Rep. Max Miller (R-Ohio), who is Jewish, violently pounded the lectern: “Never again, dammit, means never again!”
Rep. Michael Lawler (R-N.Y.) alleged that Tlaib “believes Israel should be eradicated.”
“It is a lie!” Rep. Cori Bush (D-Mo.) called out, and she and Rep. Summer Lee (D-Pa.) continued heckling.
Bush, in her own remarks, ignored the gavel and, yelling between gasps for breath, said the censure is “not surprising because this place is where 1,700 members of Congress, this elected body, enslaved black people!”
From the back of the chamber, Rep. Warren Davidson (R-Ohio) shouted: “Show some respect for this place!”
Rep. Jamaal Bowman (D-N.Y.) bellowed at the Republicans that “maybe because of your lack of diversity you lack the cognitive and emotional ability to recognize diverse opinions when they speak truth to power!”
“Pull a fire alarm!” taunted Rep. Pat Fallon (R-Tex.), referring to Bowman’s misdemeanor guilty plea for triggering an alarm during a key vote in September.
Rep. Richard McCormick (R-Ga.), who introduced the censure resolution, acknowledged that there had been “a lot of screaming, a lot of accusations, you could say, on both sides.” He assured the chamber that “I don’t really care what race, religion, gender or orientation you are.”
“Yes, you do!” Bush heckled.
The House is not in order. Under Johnson, the House is utterly out of control.
It’s not just the speaker’s inability to curb the proliferation of censure resolutions, which have turned the chamber into a seething den of recriminations. In just seven days, the federal government will shut down after a temporary extension in funding (which cost Kevin McCarthy the speakership) expires. And Johnson (R-La.) has been fumbling in the dark.

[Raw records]
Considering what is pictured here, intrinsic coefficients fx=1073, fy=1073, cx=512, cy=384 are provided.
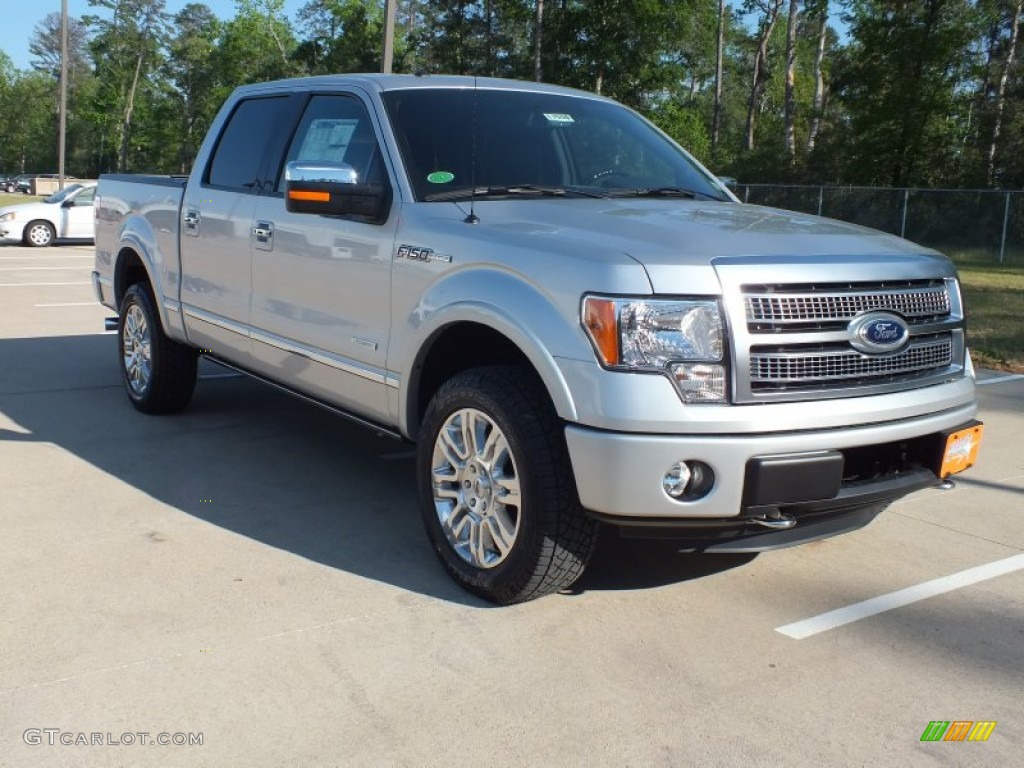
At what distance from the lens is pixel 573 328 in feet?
11.8

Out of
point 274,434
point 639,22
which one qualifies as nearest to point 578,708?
point 274,434

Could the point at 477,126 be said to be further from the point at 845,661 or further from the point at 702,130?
the point at 702,130

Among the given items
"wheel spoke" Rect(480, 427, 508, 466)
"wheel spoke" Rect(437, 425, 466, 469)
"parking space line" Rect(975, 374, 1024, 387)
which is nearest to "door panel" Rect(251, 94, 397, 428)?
"wheel spoke" Rect(437, 425, 466, 469)

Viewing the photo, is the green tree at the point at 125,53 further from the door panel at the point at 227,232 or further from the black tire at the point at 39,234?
the door panel at the point at 227,232

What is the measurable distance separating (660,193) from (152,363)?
352 centimetres

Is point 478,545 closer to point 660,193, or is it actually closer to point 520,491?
point 520,491

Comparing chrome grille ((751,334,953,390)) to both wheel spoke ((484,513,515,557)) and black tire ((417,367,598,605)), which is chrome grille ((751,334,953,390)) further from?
wheel spoke ((484,513,515,557))

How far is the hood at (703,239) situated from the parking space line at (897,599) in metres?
1.29

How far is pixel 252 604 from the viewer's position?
13.2 feet

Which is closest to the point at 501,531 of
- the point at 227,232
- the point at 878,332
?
the point at 878,332

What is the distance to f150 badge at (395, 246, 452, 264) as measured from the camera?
13.9 feet

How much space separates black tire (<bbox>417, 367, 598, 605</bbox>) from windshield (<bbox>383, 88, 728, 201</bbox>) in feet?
3.28

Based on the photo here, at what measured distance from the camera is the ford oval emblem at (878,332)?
12.3 ft

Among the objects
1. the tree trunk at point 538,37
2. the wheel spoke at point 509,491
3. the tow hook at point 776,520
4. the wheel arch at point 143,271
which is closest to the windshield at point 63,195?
the wheel arch at point 143,271
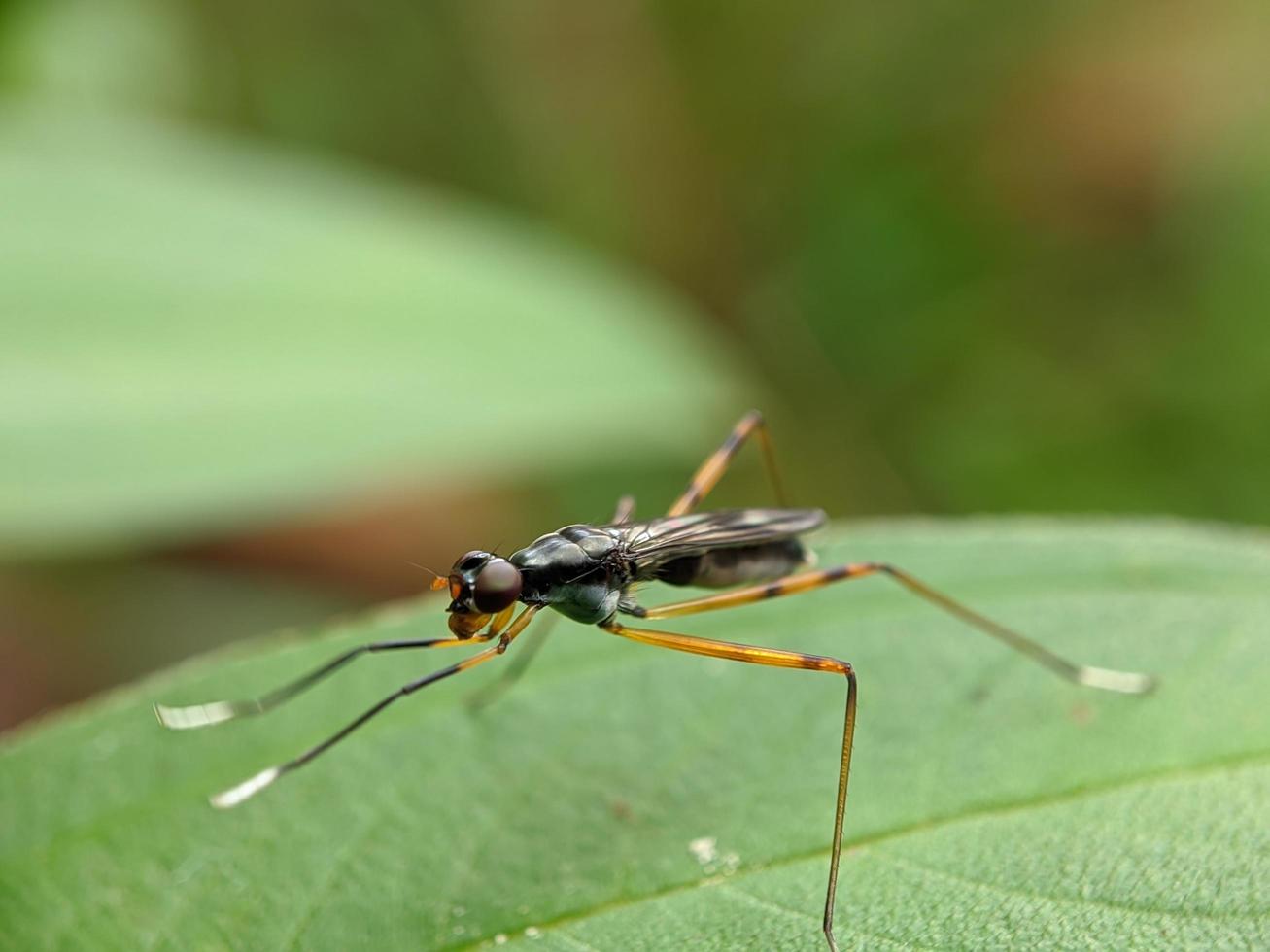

**PROBLEMS:**
- a) In the passage on the House censure debate, who introduced the censure resolution?
- b) Please pick up the passage on the House censure debate after its last sentence and carry it forward.

**EXERCISE ANSWERS:**
- a) Rep. Richard McCormick (R-Ga.) introduced it.

- b)
He squandered the week without taking action on a plan to avoid a shutdown. His plan — finally announced late Saturday afternoon — will come to the floor just days before the lights go out. It was the convoluted, “laddered” type of temporary funding patch that Democrats had already panned, and it immediately generated complaints from right wingers, who called it a “bad bill” and “beyond crazy.”
“I’m not going to tell you when we’ll bring it to the floor, but it will be in time,” Johnson said during a news conference this week. “How about that? Trust us. We’re working through the process in a way that I think the people will be proud of.”
“Trust us” would not seem to be a compelling argument, given the early record of the Johnson speakership.
The House wasted hours on Tuesday debating and voting on amendments to the Transportation, Housing and Urban Development appropriations bill, only to pull it from the floor before the final vote because of a revolt by Republicans from the Northeast over more than $1 billion in cuts to Amtrak.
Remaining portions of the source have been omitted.